Some firms, county at odds

To most residents, Feb. 29 meant an added day brought about by a leap year.

To the 120 backers of Cabarrus Jobs Now, an organization begun last year by local business owners to spur job growth, it meant the opportunity to steer the county back on course after what they believe was a sharp veer off track.

Long unhappy with the county commissioners' decision two years ago to ease back on traditional methods of economic development in favor of alternative approaches, organizers of the advocacy group watched as the noon Feb. 29 deadline to file as a candidate for commissioner brought seven people into the running for the two seats available on the board.
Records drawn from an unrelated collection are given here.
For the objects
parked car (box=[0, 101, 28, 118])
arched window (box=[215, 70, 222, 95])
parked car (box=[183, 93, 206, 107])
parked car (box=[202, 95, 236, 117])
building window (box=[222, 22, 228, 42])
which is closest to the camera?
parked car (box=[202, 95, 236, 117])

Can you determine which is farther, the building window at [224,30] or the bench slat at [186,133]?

Cabarrus Jobs Now organizers hope someone in that bunch will jump on their platform, which pushes for economic growth through conventional means that have brought jobs to the county in the past.

It's likely any candidate willing to restore full funding to Cabarrus Economic Development Corp., Cabarrus Jobs Now's chief complaint with current commissioners, will have their support.

Cabarrus Jobs Now formed in response to the county commissioners' decision to cut funding to the Cabarrus Economic Development Corp. by $200,000. The CEDC is largely responsible for recruiting businesses to the area.

Although commissioners later restored $50,000 from the initial cut, backers of Cabarrus Jobs Now, such as business owner Doug Stafford, say it's not enough.

"We really felt that was not a wise decision on their part," said Stafford, who owns and operates three hotels in Cabarrus County. "We've seen a number of successes that have come from the CEDC's efforts to recruit new businesses."

Without those efforts, said Stafford, businesses like Celgard, a lithium battery membrane supplier, may not have decided to expand in Cabarrus County, bringing 250 jobs.

CEO John Cox said the Cabarrus Economic Development Corp. has felt the pinch with less funding, and has had to opt out of conventions where important introductions between the county and prospects often take place.

"When you cut back on the relationship-building and the travel that goes along with it, you're cutting back your access to potential leads," said Cox.

County Commissioner Chris Measmer, who was not on the board when the initial decision to cut funding took place in 2010, said the board has not abandoned traditional methods, but has added other avenues to bring jobs as well.

"We have two approaches," said Measmer. "Recruiting business here, and with the sustainability council, nurturing the businesses that are already here - the smaller, family-owned businesses."

Last year, the commissioners launched the Council for a Local Sustainable Economy, after paid consultant Michael Shuman with Cutting Edge Capital, a Maryland economic development consulting firm, advised that the county would prosper more by focusing on small, locally owned businesses and farms instead of efforts to recruit large industries.

Since then, a tug-of-war has divided business owners and government leaders into two camps: one focusing on luring large business and the other on fostering small local business.

Which kinds bring in the most dollars, and how many of those dollars stay local, is at the heart of the argument.

Measmer, whose family owns three restaurants and a catering business in the county, said traditional methods, including dangling incentives to lure companies, are unfair to local small businesses.

"I have voted against each and every incentive package that has come before our board," he said. "For a small business owner who has grown a business from nothing to 120 employees, it makes him feel a little left out."

But Jobs Now backers like Stafford say not using incentives is costing the county its competitive edge.

"We would love to be able to wave a magic wand and make incentives go away," Stafford said, "but unfortunately our competition around us uses them, so it's an arrow we must keep in our quiver."

Both methods of bringing job growth are important, said Gary Walker, who owns Walker Marketing in Concord. "But when you're putting resources behind a sustainable business effort and you're doing it to the detriment of a traditional economic development recruitment effort, that's a problem."

Although "527" groups like Cabarrus Jobs Now - tax-exempt advocacy organizations - cannot endorse a particular candidate, Walker, who joined Cabarrus Jobs Now last year, hopes the agency can help them by educating voters on which candidates favor Cabarrus Jobs Now's economic approach.

"We can create the environment that will hopefully assist those candidates that are pro-business and pro-economic development in their efforts to get elected," said Walker.